* **DOCUMENT EXCERPT**:
Compute the existential successors of true&!p = !p  for the corresponding Kripke structure of the FSM.

If we use the definition of existential successor then the last element in transition relation &next(p) and Q relation !p will form &p&!p which will make existential successor always false. How can we calculate in such cases? Also I am facing the same situation for univesal successor calculation.

Can someone please help?

in * TF "Vis. and Sci. Comp." by (870 points)
edited by

1 Answer

+1 vote

Well, false is also a result and means that there are no such states. In the above example, you get empty sets of states for the predecessors, however, instead of the successors as you said. When I am using the teaching tool, I can quickly calculate all successor and predecessor states as follows:

EXISTENTIAL PREDECESSORS (PRE∃)

* **EXERCISE GOAL**:
Answer these questions about the forum thread on Kripke structures:
1. What formula does the opening exercise ask for the existential successors of?
2. Which other calculation does the asker say leads to the same situation?
3. According to the reply, what does a result of false mean?

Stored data
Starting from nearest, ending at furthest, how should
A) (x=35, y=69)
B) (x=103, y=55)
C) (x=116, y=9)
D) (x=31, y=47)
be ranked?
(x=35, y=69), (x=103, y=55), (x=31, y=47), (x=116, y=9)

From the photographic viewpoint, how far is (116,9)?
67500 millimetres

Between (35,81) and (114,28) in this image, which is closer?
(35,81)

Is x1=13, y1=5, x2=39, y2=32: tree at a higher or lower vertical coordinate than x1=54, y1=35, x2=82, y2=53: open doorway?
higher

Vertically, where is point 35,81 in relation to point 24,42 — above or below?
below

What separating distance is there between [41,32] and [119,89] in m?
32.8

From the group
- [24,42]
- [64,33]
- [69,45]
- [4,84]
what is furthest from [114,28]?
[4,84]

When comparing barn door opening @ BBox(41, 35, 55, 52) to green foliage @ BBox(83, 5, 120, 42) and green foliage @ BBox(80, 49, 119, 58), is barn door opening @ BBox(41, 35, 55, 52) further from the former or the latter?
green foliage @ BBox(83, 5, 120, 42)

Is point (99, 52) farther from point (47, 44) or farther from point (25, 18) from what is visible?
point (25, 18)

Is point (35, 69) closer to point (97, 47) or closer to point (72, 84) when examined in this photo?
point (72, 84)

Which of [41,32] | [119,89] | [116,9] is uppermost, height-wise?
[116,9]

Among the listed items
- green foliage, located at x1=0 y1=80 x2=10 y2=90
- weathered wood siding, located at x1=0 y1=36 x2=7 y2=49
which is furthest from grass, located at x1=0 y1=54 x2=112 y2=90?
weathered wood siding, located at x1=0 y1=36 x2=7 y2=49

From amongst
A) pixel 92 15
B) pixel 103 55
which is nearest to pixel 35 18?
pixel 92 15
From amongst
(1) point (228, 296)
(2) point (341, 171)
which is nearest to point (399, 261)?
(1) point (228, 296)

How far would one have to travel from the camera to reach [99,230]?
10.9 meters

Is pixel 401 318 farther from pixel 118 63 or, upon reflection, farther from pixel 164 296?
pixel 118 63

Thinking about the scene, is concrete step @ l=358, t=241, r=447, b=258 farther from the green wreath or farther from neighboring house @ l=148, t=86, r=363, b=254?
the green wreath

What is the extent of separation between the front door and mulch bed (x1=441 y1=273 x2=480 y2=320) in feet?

* **EXPECTED OUTPUT**:
1. true&!p, which equals !p.
2. The universal successor calculation.
3. That there are no such states.